Let's get a few things straight. I'm bias. I'm stubborn. I judge and because of this, often I feel I am right. I know that I am not alone in this and sure, some might write this off another way for me to feel superiority over the next guy in being able to acknowledge this. This does not mean that I am afraid to engage in discussion on any number of topics or perspectives. I'll value your insight, thought and will challenge you with questions as I wade through what I may believe.
Wow, talk about dropping a bomb just to say I got some new shoes that are 'cycling' specific.
I am privileged to be able to spend a few minutes out of my day roaming the internet super highway looking to see what's being said and done in the cycling world for work. One of the sites that I frequent like many is over at Prolly is not Probably via Fourteen Teeth. He's had a DVS banner up for some time and has been rocking the DVS/Cadence collaboration for most of the summer. Ever since I caught wind of these I've been interested in getting a pair but didn't find a need since my Adidas Sambas have been holding up great after around a year of use, along with a dip in the Louisiana swamp back in March. All good things must come to an end, as 3 weeks ago the heel began to finally give way and so I ordered up a pair of these.
I had my hesitations about a pseudo-cycling shoe by DVS, given the obvious fact that they have primarily been a skate company. Don't get me wrong, I rocked DVS's back in my emo kid days but having aged to become the grown-up emo kid/hipster [yes, I don't deny it like some] of sorts, the width of my shoes have become rather important for a few reasons.
First, let's not deny aesthetics. The downfall of skate shoes can be the brick like appearance, especially with the wave of bootcut/girl pants. Yet at the same time, too narrow of a show can give the impression of... well, I don't know but I think we can all agree that some thing isn't right. Secondly, as mentioned before width. Width comes into play especially when running toe clips, thus was my draw to the Adidas'. The last thing I want to have to do is struggle to get my foot in the clip while riding. With DVS's background in skate was afraid that problem might occur.
After receiving the shoes in the mail around a week ago, when I opened the box I did have a little buyers remorse. Why? I ordered the gray instead of the black. As any of my friends my attest, black is kind of my color. Although I love the look of the gray, I immediately realized that the gray would never quite look as good as they did the day before as I continued to wear them. But I took a breath, laced them up, slipped them on and...
Foot Nirvana.
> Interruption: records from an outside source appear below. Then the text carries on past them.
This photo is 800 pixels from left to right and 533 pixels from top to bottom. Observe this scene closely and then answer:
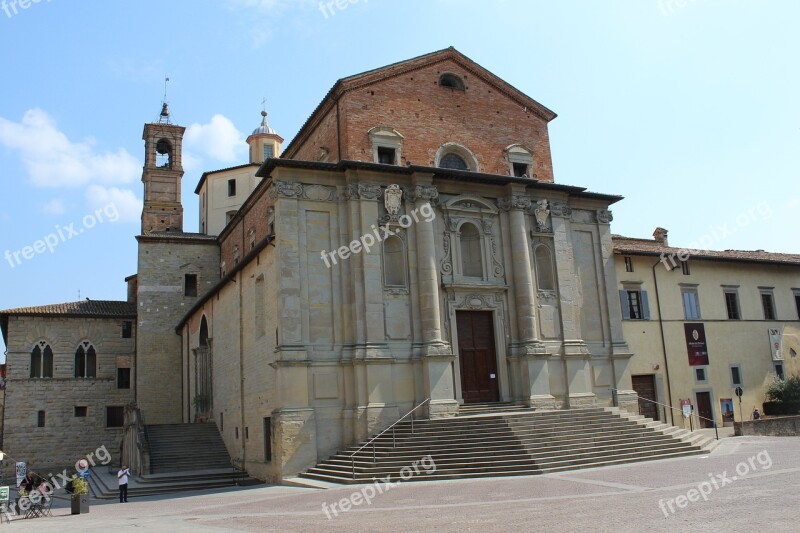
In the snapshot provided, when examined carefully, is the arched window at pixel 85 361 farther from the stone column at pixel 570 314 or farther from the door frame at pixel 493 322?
the stone column at pixel 570 314

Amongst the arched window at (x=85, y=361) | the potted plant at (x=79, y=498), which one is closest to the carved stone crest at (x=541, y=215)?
the potted plant at (x=79, y=498)

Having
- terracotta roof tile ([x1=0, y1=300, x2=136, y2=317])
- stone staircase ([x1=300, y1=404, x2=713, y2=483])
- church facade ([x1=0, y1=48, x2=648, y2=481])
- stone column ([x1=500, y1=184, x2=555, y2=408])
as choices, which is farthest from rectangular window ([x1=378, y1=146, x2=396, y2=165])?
terracotta roof tile ([x1=0, y1=300, x2=136, y2=317])

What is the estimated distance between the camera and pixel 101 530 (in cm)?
1320

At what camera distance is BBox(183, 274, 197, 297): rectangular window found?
3966 centimetres

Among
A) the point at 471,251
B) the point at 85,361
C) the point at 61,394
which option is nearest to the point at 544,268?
the point at 471,251

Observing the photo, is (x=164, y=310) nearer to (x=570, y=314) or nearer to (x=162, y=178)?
(x=162, y=178)

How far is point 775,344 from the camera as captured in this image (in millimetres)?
33531

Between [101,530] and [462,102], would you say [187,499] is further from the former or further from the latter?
[462,102]

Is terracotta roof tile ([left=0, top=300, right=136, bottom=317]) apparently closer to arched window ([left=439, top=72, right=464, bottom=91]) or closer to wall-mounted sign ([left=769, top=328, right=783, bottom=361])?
arched window ([left=439, top=72, right=464, bottom=91])

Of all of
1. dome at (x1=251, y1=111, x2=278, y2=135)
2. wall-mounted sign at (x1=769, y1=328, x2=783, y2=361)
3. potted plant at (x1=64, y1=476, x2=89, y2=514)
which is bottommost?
potted plant at (x1=64, y1=476, x2=89, y2=514)

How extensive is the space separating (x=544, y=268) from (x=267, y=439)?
11.9m

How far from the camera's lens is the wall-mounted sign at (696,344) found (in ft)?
102

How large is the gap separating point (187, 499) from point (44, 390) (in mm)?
22751

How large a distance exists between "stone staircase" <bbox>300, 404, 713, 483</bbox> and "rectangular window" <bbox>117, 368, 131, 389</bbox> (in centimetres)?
2245
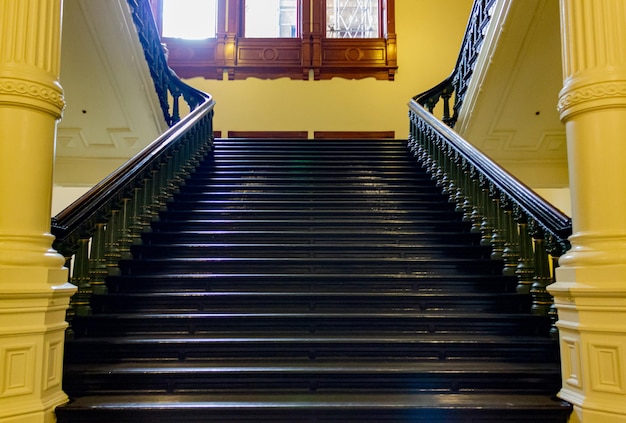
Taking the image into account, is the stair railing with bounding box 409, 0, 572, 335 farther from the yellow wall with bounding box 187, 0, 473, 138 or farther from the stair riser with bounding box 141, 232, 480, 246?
the yellow wall with bounding box 187, 0, 473, 138

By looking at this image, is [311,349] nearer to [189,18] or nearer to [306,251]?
[306,251]

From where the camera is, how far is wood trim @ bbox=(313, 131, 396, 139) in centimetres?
902

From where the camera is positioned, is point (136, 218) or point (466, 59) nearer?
point (136, 218)

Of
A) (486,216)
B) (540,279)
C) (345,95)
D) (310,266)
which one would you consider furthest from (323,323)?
(345,95)

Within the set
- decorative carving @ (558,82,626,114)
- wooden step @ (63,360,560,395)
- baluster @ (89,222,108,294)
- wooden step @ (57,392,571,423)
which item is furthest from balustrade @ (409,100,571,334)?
baluster @ (89,222,108,294)

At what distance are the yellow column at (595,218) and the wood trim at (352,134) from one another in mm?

A tight heal, firm yet highly walkable soul, and a toe box that felt very similar to my Samba's in their prime.
Over the past week, I've been rocking these as my everyday shoe, at work and play. riding around on my cruiser and then with Red. Red is the only bike that I have toe clips on, the All City with their double strap and needless to say, the transition was not noticeable. All in all, so far so good; I'd more than willingly put my stamp of approval on these. Every now and again I'll do a check in of sorts on these shoes and see how it goes.
As Guitar Ted has said many times, when people buy some thing they are more likely to not admit to problems with the item when reviewing it because of the expense they incurred in purchasing. I bought these and thus my bias. Take it or leave it, Prolly has been rocking the DVS Milan CTC Cadence shoe for some time and gives plenty more insight here.